| DESCRIPTION OF THE TASK |
Each and every line below goes into your answer unchanged, but leave out the images.

| DATASET EXCERPT |

================

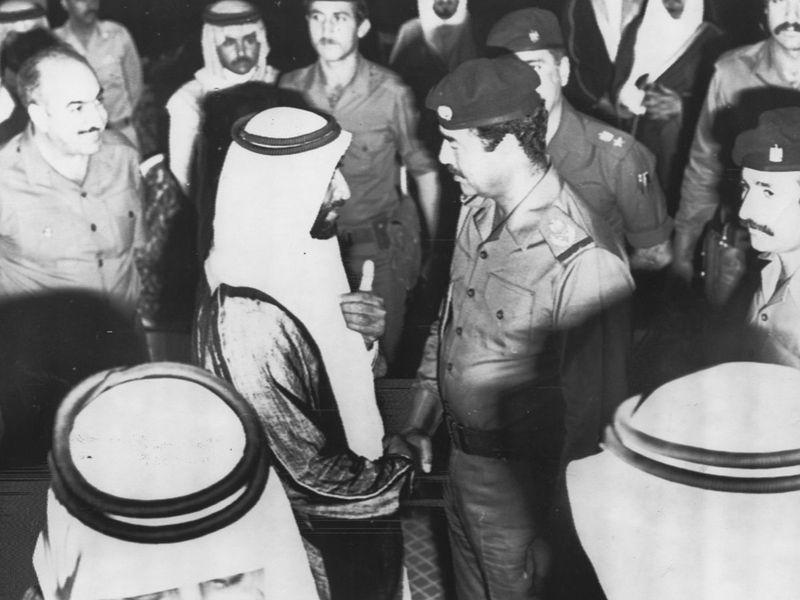Shaikh Zayed Bin Sultan Al Nahyan with Saddam Hussain in 1982.
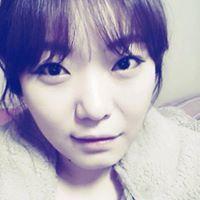 Song E Kim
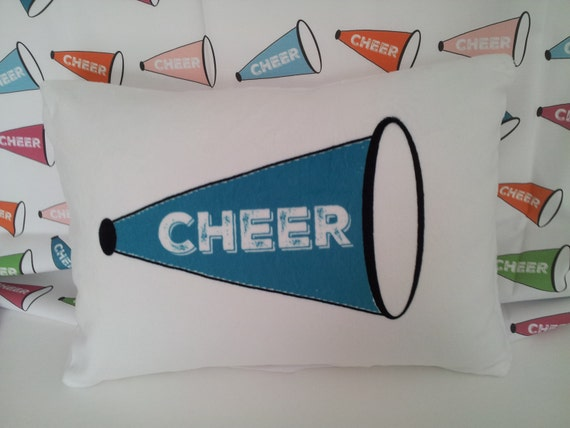 Custom Cheer Pillow Sham Cover 12x16, Cheerleader Preppy Home Decor, Colorful Pillow Cover, JV, Varsity, Pop Warner Cheer Team Gift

================

| TASK ANSWER |
Shaikh Zayed Bin Sultan Al Nahyan with Saddam Hussain in 1982.
 Song E Kim
 Custom Cheer Pillow Sham Cover 12x16, Cheerleader Preppy Home Decor, Colorful Pillow Cover, JV, Varsity, Pop Warner Cheer Team Gift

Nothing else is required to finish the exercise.